If you want to solve the problem of partnership signings that do not convert into revenue, keep reading to learn how Lior Bukshpan Amir and Justin Zimmerman can help you do it.

“AI won’t create partnership results on its own—you need a workflow from intelligent hunt, to Crossbeam validation, to an execution plan that turns a signed deal into real pipeline and revenue.” – Lior Bukshpan Amir

Why your partnership process needs a workflow

If you take one idea from this playbook, make it this: AI cannot improve your partnership process if you do not have a workflow.

Justin Zimmerman’s framing is simple: Think of your current process as a set of steps you already do, even if they are imperfect. If you cannot list those steps, you cannot diagnose where AI should help. If you can list them, you can find the slow parts, the bottlenecks, and the “guessing” moments where your team wastes time.

The approach below is built around that workflow mindset. It is designed for partner managers, business development, and go-to-market teams who need to recruit partners and turn partner activity into customer acquisition.

The “better together” mindset (including competitors)

One of the most valuable lessons in this playbook is that “partner” does not have to mean “non-competitive.” Sometimes the best partnership sits in the overlap area, where both companies speak the same customer language, but deliver different pieces of value.
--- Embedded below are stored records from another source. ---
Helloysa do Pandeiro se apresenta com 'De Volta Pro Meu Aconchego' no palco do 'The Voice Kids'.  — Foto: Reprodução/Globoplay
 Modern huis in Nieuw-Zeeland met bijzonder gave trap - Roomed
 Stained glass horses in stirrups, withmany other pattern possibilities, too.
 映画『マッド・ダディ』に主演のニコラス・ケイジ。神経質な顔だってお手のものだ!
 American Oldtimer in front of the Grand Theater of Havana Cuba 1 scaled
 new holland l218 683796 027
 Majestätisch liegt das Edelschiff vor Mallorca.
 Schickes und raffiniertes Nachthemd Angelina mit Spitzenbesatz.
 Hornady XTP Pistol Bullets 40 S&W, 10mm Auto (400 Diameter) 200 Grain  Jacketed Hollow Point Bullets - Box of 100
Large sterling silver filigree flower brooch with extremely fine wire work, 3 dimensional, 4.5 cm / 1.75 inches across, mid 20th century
As Lior outlined, her company Kaltura and Descript were easy to imagine as feature-adjacent competitors. But the real opportunity was the middle zone: webinar or publishing workflows that need editing and iteration, paired with AI editing that helps non-editors actually create usable video.

Use this rule: if the partnership improves your “end-to-end customer experience,” and you can articulate why, you likely have a better together story even when there is feature overlap.

Step 1: Intelligent hunt with AI research

Step one is discovery, not outreach. Lior calls it the intelligent hunt, and the goal is to decide how you will connect to a company and why that connection matters.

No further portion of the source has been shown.